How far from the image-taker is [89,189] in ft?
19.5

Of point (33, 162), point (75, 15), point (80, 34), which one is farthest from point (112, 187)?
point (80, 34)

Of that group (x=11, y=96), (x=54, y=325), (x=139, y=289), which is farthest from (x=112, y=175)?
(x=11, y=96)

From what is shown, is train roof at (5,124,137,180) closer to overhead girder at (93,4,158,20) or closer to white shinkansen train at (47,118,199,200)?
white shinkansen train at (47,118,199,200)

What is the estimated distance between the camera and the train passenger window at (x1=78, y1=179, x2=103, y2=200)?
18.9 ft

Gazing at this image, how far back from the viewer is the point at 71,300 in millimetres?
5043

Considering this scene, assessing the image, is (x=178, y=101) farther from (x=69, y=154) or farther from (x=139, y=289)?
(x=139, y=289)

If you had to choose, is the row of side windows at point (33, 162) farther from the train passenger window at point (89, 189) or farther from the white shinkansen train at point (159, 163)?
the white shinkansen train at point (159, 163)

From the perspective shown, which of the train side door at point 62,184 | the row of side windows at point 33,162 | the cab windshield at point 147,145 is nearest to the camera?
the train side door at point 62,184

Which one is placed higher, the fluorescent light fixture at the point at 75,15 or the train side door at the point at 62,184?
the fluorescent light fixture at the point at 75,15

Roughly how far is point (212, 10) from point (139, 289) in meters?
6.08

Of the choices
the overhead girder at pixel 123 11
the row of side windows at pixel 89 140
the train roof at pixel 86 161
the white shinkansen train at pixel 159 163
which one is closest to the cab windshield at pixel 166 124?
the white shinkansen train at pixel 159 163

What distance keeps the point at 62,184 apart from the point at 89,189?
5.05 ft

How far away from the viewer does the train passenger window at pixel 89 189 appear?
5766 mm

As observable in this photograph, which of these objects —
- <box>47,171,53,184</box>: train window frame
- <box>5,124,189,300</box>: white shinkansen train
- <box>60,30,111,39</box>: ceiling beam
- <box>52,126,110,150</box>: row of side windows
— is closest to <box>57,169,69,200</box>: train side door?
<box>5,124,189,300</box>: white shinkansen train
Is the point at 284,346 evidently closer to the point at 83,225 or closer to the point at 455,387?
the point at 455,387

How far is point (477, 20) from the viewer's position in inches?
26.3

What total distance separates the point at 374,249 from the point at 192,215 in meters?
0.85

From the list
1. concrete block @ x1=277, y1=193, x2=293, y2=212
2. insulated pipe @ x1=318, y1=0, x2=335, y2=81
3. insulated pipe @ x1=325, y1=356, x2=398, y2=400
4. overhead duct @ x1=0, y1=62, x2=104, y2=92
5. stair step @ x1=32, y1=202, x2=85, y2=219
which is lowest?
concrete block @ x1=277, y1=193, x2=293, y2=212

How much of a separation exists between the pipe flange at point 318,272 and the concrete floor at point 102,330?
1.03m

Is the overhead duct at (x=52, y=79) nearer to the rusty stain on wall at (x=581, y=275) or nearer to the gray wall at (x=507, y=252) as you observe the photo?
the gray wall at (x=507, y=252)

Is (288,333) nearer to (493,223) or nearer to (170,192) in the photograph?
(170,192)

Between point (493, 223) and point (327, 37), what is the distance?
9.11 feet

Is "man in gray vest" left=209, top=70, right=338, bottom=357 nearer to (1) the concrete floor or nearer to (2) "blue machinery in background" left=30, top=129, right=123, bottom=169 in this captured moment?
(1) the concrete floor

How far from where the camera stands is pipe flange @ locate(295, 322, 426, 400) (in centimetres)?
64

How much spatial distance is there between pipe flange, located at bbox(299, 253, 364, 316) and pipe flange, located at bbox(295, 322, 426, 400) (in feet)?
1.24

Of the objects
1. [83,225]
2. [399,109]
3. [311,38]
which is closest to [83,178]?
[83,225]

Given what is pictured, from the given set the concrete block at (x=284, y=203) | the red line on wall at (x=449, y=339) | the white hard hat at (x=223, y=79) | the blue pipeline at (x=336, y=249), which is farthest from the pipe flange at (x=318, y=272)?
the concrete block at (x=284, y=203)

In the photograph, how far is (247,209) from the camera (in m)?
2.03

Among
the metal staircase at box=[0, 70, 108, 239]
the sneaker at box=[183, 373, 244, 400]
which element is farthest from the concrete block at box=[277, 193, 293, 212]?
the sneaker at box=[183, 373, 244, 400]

☆ ☆ ☆

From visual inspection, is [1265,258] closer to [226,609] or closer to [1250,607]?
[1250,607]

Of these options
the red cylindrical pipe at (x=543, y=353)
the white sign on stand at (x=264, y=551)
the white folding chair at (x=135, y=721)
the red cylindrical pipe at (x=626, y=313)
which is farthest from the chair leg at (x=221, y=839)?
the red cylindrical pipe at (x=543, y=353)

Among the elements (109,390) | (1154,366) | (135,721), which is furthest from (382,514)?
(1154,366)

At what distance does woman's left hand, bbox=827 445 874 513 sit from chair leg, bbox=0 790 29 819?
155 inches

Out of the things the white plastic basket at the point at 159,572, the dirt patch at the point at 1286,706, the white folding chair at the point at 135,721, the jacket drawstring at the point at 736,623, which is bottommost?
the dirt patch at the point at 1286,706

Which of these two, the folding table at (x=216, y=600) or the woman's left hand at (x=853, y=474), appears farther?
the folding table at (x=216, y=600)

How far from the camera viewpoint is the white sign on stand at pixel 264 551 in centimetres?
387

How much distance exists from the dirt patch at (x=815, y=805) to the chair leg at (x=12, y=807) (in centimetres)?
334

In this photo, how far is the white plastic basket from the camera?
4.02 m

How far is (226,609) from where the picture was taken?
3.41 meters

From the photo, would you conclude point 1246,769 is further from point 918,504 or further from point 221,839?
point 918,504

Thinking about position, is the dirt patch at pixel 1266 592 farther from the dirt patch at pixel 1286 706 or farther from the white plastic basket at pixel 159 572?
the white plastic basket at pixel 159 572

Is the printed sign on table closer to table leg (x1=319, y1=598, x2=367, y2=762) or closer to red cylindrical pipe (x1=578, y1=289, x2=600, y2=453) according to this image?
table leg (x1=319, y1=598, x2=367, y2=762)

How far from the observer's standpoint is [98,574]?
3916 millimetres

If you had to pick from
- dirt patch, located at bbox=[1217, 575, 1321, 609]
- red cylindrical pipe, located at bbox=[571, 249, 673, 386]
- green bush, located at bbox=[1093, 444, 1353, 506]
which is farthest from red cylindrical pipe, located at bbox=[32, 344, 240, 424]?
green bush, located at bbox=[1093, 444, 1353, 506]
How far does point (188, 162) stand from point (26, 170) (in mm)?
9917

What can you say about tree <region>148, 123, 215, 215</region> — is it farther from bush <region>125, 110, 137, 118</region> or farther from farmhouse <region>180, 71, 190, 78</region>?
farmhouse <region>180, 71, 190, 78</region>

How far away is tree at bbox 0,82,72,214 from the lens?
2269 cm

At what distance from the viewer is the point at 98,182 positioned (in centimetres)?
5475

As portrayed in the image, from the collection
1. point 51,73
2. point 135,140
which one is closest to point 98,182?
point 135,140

☆ ☆ ☆

Locate every line above that contains the string "blue" and copy each one out in full.

Is "man in gray vest" left=209, top=70, right=338, bottom=357 nearer to (1) the concrete floor or nearer to (2) "blue machinery in background" left=30, top=129, right=123, bottom=169 in this captured moment?
Given what is pictured, from the given set the concrete block at (x=284, y=203) | the red line on wall at (x=449, y=339) | the white hard hat at (x=223, y=79) | the blue pipeline at (x=336, y=249), which is farthest from the pipe flange at (x=318, y=272)?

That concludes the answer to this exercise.